Consignes:
[a] Les affirmations suivantes concordent-elles avec la chronique sur l'EP d'AJICO ? Répondez par oui ou par non pour chacune, en citant les mots exacts qui tranchent. (i) L'EP compte six titres. (ii) Attakaine est principalement chanté par UA. (iii) L'EP précédent, Setsuzoku, est sorti en 2021.
[b] D'après la chronique sur l'EP d'AJICO, à quelle date le groupe a-t-il sorti Love no Genkei ?
[c] Relevez tous les musiciens nommés dans la phrase de la chronique sur l'EP d'AJICO qui commence par « Le premier single reprenant le titre du EP », chacun avec son instrument ou son rôle.

Texte:
+ + + + +

AJICO a sorti le 13 Mars 2024 un nouvel EP de 6 titres intitulé Love no Genkei (ラヴの元型). C’est avec un plaisir non dissimulé qu’on accueille un nouvel épisode de leur aventure musicale. Le premier single reprenant le titre du EP frappe par sa coolitude maîtrisée entre les riffs merveilleusement accrocheurs de Kenichi Asai (浅井健一) à la guitare, l’omniprésente basse de TOKIE, la régularité impeccable de la batterie de Kyōichi Shiino (椎野恭一), et le chant particulièrement inspiré d’UA. Le morceau ne part pas dans les excès car le groupe semble très sûr de ce qu’ils veulent délivrer dans une maturité assumée. Par rapport à l’EP précédent Setsuzoku (接続) sorti en 2021 que j’évoquais à l’époque, il y a sur ce nouvel EP un meilleur équilibre entre les voix de UA et de Kenichi Asai. Le morceau d’ouverture Love No Genkei (ラヴの元型) est principalement chanté par UA mais Benji intervient dans les chœurs tandis que le deuxième morceau Attakaine (あったかいね) est principalement chanté par Benji avec UA dans les chœurs. Le cinquième morceau Kitty (キティ) est également interprété par Benji et sa décontraction cool y est remarquable. Ce morceau est un de mes préférés du EP. UA est beaucoup plus passionnée dans son chant, notamment sur le superbe Kotora ga Shuyaku ni Naranai (言葉が主役にならない), et sa voix est comme toujours très marquée. C’est le contraste entre les approches très différentes au chant de Kenichi Asai et de UA qui est un des grands intérêts du groupe. Et musicalement, c’est bien entendu très bien maîtrisé. C’est un EP que j’écoute très régulièrement ces dernières semaines, depuis sa sortie.

+ + + + +

Données extraites:

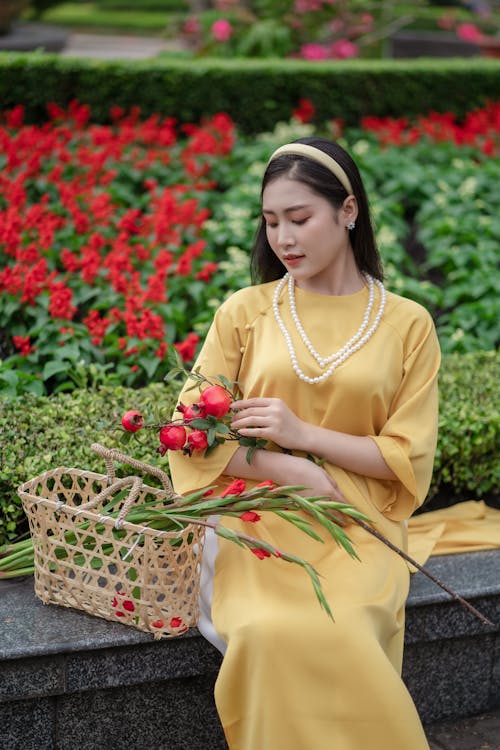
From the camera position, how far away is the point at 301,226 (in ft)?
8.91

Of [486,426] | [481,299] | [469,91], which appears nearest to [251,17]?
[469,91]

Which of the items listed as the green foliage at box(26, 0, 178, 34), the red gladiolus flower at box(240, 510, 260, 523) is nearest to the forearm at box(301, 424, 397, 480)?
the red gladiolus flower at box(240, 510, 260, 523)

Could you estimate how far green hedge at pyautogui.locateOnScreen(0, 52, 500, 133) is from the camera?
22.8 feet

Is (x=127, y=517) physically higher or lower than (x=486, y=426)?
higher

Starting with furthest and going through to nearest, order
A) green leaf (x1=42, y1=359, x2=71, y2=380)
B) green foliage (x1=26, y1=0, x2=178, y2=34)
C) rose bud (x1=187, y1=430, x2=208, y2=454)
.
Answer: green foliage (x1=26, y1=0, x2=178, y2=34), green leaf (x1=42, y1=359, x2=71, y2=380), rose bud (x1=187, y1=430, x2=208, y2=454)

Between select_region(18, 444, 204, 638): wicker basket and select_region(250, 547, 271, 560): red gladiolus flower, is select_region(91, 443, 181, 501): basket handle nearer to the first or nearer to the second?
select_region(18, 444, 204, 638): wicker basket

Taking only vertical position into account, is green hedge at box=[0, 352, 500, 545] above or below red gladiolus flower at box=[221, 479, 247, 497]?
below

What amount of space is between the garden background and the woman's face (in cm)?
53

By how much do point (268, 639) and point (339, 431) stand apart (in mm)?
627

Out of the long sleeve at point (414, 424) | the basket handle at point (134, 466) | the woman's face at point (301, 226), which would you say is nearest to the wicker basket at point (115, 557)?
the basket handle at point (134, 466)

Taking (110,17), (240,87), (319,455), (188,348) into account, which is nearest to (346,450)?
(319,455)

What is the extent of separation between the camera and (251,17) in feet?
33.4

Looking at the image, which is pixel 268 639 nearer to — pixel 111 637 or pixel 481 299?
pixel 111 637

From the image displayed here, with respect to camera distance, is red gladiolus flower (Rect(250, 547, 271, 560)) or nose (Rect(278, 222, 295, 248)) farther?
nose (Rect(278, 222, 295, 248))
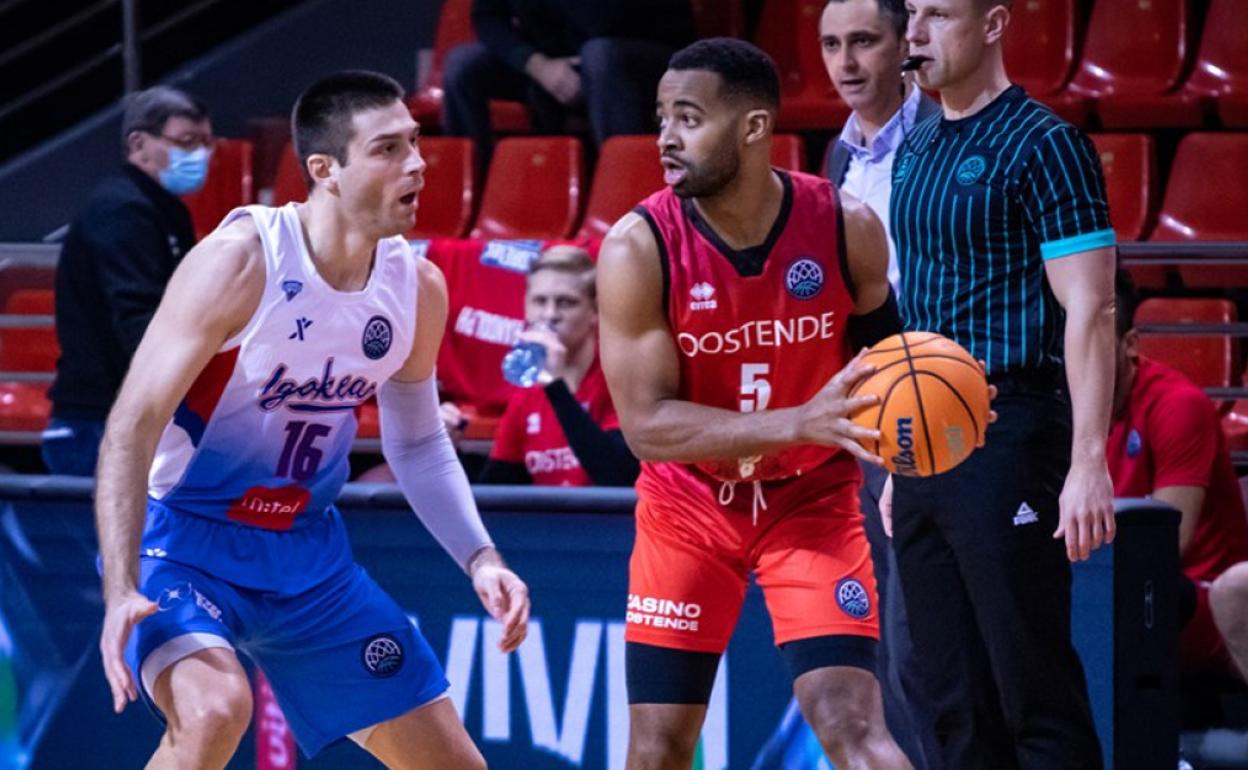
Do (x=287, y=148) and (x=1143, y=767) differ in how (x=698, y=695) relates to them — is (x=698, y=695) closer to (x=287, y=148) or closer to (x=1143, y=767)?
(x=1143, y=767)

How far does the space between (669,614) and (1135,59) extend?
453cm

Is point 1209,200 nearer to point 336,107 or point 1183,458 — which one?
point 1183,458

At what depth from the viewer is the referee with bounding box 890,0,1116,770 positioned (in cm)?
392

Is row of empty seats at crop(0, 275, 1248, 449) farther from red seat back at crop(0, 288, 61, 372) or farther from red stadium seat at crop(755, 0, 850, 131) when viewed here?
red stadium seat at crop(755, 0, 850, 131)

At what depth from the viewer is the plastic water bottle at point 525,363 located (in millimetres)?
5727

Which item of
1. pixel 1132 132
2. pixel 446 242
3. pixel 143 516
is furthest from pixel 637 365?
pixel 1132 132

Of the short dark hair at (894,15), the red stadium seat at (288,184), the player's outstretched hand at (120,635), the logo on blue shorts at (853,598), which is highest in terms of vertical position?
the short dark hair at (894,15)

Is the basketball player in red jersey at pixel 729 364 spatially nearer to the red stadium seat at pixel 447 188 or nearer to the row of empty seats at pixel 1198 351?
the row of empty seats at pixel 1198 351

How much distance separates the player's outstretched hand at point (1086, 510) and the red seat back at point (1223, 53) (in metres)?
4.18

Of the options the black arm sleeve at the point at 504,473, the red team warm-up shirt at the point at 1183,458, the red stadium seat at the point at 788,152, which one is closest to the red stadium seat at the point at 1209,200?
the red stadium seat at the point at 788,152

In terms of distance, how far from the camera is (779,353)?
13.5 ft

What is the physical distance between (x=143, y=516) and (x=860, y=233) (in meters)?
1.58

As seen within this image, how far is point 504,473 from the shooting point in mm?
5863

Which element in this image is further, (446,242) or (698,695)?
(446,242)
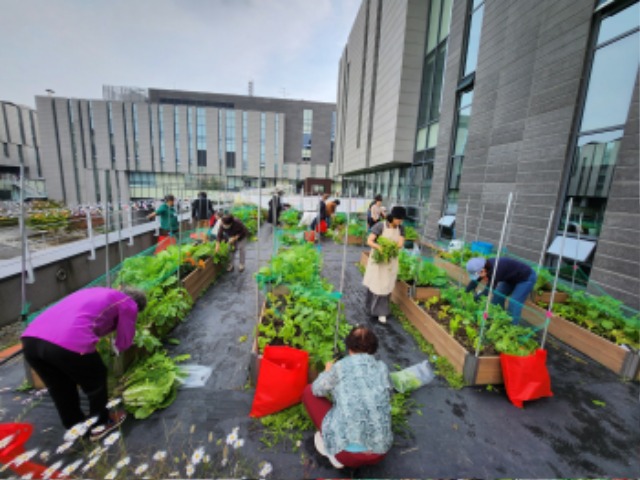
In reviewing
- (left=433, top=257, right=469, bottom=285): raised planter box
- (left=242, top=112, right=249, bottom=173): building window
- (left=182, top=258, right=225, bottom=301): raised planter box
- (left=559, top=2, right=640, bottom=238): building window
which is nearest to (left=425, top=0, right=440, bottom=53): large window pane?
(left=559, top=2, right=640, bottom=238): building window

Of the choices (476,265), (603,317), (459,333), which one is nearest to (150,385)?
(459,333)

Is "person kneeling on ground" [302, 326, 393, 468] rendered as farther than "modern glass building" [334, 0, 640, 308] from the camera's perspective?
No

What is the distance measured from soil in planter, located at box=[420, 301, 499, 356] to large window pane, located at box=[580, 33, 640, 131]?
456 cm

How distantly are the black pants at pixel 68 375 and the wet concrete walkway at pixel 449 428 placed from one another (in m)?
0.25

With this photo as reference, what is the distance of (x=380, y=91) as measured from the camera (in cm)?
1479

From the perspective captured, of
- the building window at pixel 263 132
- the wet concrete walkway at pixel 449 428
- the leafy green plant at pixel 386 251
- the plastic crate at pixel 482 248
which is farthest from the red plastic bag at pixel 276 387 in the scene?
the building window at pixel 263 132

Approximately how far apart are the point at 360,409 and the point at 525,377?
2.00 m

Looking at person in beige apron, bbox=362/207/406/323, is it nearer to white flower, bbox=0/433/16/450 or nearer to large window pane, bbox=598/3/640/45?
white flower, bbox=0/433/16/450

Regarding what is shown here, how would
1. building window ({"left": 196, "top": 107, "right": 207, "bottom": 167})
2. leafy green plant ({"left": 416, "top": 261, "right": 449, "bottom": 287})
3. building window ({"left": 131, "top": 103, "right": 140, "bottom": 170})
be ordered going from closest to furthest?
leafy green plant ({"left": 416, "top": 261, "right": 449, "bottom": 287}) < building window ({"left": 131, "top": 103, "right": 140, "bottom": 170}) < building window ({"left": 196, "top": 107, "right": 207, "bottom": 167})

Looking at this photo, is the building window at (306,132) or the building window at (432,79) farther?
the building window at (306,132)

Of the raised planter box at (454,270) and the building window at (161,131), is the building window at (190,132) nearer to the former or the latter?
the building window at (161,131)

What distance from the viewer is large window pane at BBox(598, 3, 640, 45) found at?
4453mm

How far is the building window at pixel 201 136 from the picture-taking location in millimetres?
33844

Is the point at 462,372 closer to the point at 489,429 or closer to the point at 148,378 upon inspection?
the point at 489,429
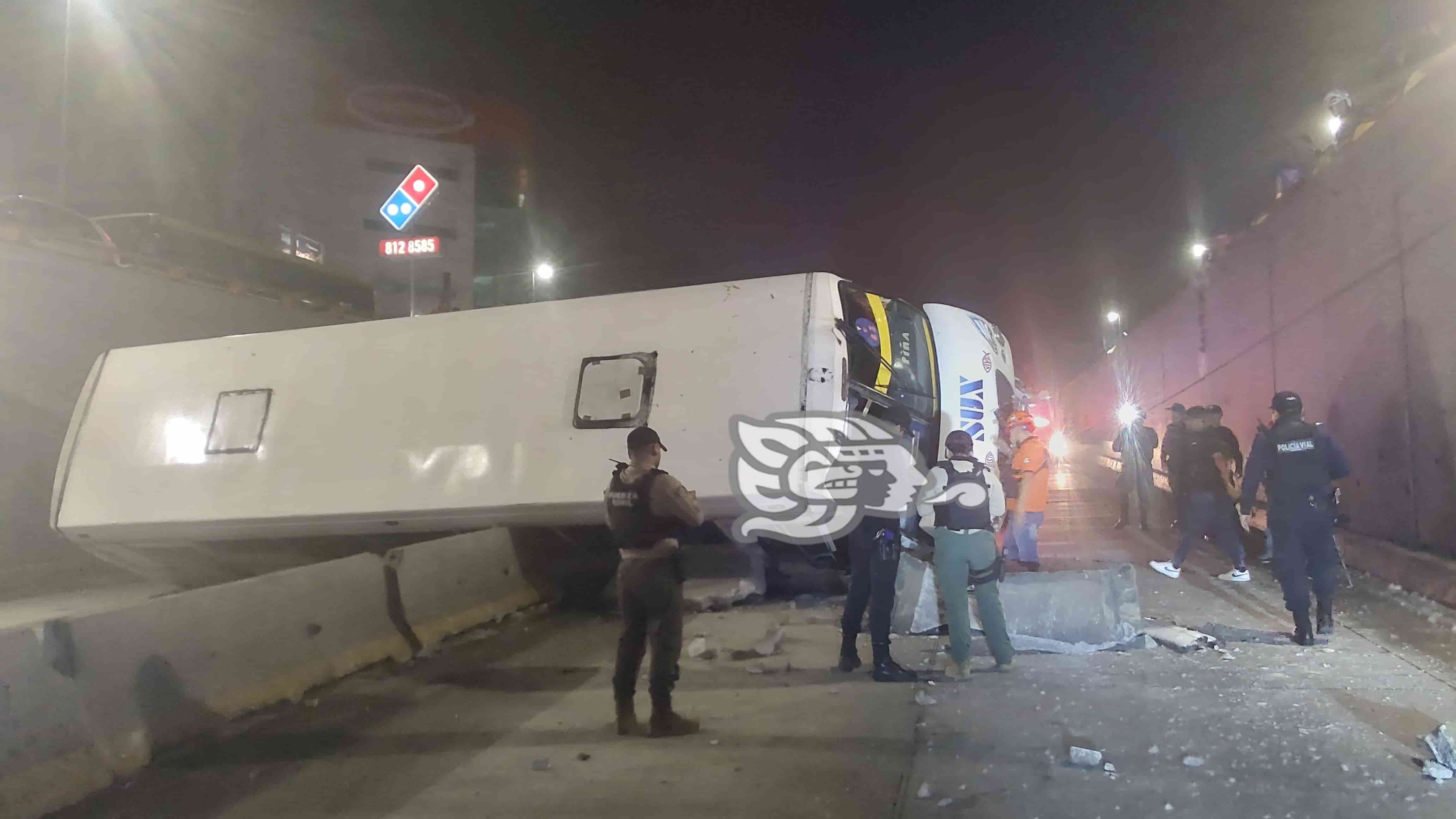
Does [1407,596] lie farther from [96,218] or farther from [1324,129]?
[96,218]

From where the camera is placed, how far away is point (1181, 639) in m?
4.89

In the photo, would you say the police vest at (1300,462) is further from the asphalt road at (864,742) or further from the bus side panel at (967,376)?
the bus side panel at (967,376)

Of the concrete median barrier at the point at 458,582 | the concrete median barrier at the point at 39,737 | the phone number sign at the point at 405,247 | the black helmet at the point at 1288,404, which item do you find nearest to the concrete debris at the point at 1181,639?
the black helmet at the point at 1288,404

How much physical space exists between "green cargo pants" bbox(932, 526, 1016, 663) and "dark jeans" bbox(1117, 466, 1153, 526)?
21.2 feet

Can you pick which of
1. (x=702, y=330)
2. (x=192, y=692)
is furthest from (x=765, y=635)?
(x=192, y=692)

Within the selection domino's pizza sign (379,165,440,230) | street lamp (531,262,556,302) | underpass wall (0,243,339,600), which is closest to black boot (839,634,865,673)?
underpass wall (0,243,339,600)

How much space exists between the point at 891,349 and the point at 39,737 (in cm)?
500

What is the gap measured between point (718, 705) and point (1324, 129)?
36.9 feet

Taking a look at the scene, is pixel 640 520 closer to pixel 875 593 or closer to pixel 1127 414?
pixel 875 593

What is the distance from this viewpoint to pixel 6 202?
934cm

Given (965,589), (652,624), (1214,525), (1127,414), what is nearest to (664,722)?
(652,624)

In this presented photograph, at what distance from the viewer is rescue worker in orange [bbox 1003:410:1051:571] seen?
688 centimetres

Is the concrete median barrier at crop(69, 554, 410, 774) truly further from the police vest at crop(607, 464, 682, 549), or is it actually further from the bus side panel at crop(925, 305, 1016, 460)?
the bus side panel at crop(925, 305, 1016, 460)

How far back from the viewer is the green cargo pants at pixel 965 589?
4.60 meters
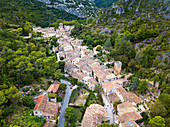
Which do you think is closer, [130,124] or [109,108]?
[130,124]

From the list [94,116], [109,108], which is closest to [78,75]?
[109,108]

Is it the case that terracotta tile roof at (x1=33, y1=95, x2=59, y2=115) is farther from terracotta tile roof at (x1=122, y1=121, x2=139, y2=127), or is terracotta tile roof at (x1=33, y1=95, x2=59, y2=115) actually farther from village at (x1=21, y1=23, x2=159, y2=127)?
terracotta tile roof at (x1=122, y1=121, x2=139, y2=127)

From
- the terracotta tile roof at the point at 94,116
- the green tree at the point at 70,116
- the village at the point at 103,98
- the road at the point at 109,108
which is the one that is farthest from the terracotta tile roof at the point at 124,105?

+ + + + +

Corrigé:
[a]
(i) Oui : « un nouvel EP de 6 titres »
(ii) Non : « le deuxième morceau Attakaine (あったかいね) est principalement chanté par Benji avec UA dans les chœurs »
(iii) Oui : « l’EP précédent Setsuzoku (接続) sorti en 2021 »

[b] Le 13 mars 2024.

[c]
- Kenichi Asai (浅井健一) : guitare
- TOKIE : basse
- Kyōichi Shiino (椎野恭一) : batterie
- UA : chant